STUDY TEXT:
_ _ _ _

Dispersed, delayed knowledge

In such a configuration, no single actor sees the entire picture. No single office fully owns outcomes. Authority is centralized, but knowledge is dispersed and delayed. Within this architecture, ignorance is not an aberration. 

This matters because an incentives-centered diagnosis risks mistaking a structural failure for a problem of misaligned incentives plus individual courage or ethics. When the state is organized in ways that systematically obscure outcomes, exhortations to “speak truth to power” or to “strengthen moral fiber,” while laudable, are necessary but not sufficient. The deeper question is why the institutional design of Philippine public finance makes it so easy, even normal, for senior officials to plausibly claim that they did not know.

It is here that the responsibility of UPSE deserves closer scrutiny. Not because the School “caused” corruption, but because it has played an outsized role in shaping how economic problems within the Philippine state are diagnosed and framed.

A look at the undergraduate curriculum is instructive. The core sequence is anchored overwhelmingly on microeconomic and macroeconomic theory, quantitative methods, and econometrics. These are treated as the primary markers of rigor and competence. Courses that explicitly engage political economy, institutional history, or competing traditions of economic thought do exist, but they remain peripheral, offered as electives rather than as part of the foundational analytic formation.

Students are trained intensively to analyze behavior under given constraints, to model incentive effects, and to evaluate efficiency under stylized assumptions. They are far less consistently trained to interrogate how those constraints are historically produced, how institutions distribute authority and responsibility, or how policy instruments reshape the state itself over time. 

Intellectual homogeneity

This imbalance matters because training shapes diagnostic reflexes. When economists are habituated to treating constraints as given, policy failure is naturally interpreted as misbehavior within the system rather than as failure of the system. Attention gravitates toward incentives, compliance, and enforcement, while questions about institutional architecture and state capacity recede into the background.

These analytic tendencies are reinforced by the pattern of institutional circulation post-EDSA. Agencies such as NEDA (now DEPDev), the Department of Finance, the Department of Budget and Management, and the Department of Trade and Industry have long functioned as destinations and revolving doors for UPSE graduates. While this  circulation may be evidence of professionalization and technical continuity, it also has less examined consequences. When a relatively homogeneous intellectual formation dominates both educational training and key policy agencies, the range of ideas circulating within the state narrows even as personnel rotate. Yes there are debates,  but core assumptions about markets, incentives, fiscal discipline, and the role of the state are shared and rarely contested.

_ _ _ _

EXTRACTED ENTRIES:
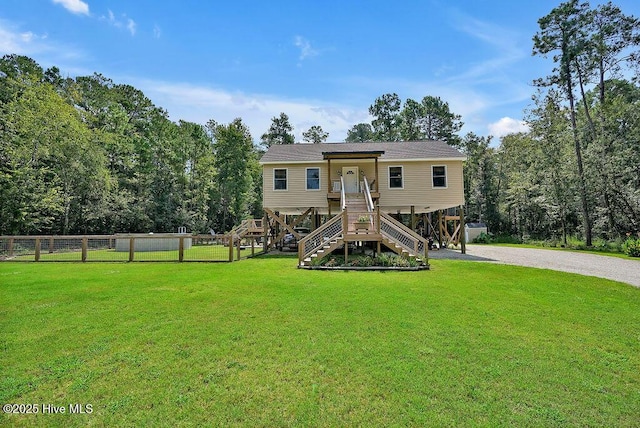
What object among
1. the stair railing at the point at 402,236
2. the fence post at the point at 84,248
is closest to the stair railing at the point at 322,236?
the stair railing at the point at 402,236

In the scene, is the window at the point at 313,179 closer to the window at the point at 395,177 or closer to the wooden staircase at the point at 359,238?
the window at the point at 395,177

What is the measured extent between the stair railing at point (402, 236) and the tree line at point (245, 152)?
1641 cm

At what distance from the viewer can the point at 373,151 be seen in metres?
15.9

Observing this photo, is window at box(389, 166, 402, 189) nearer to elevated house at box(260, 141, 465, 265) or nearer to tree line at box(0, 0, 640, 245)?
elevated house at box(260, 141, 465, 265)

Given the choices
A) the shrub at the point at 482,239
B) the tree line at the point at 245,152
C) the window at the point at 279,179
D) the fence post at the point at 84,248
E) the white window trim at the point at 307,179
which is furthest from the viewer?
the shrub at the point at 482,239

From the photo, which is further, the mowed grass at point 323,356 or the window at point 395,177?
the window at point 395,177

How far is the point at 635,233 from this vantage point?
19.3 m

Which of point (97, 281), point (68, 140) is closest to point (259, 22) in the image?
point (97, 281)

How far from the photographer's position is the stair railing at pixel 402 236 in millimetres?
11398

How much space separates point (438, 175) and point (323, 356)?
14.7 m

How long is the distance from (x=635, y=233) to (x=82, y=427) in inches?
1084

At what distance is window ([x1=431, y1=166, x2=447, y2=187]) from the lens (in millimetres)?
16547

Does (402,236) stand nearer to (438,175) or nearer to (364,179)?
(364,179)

_ _ _ _

TASKS TO CARRY OUT:
a: In the UPSE text, which agencies are named as destinations and revolving doors for UPSE graduates?
b: Return the part of the UPSE text starting at "Dispersed, delayed knowledge" and ending at "not an aberration.", copied word for word.
c: State whether each statement agrees with the UPSE text, answering yes or no and quoting the words that decide it: (i) Courses on political economy form part of the foundational core of the undergraduate curriculum. (ii) Authority is centralized while knowledge is dispersed and delayed. (iii) The text holds that UPSE caused corruption.

SOLVED TASKS:
a: NEDA (now DEPDev), the Department of Finance, the Department of Budget and Management, and the Department of Trade and Industry.

b:
Dispersed, delayed knowledge

In such a configuration, no single actor sees the entire picture. No single office fully owns outcomes. Authority is centralized, but knowledge is dispersed and delayed. Within this architecture, ignorance is not an aberration.

c:
(i) No: "they remain peripheral, offered as electives rather than as part of the foundational analytic formation."
(ii) Yes: "Authority is centralized, but knowledge is dispersed and delayed."
(iii) No: "Not because the School “caused” corruption"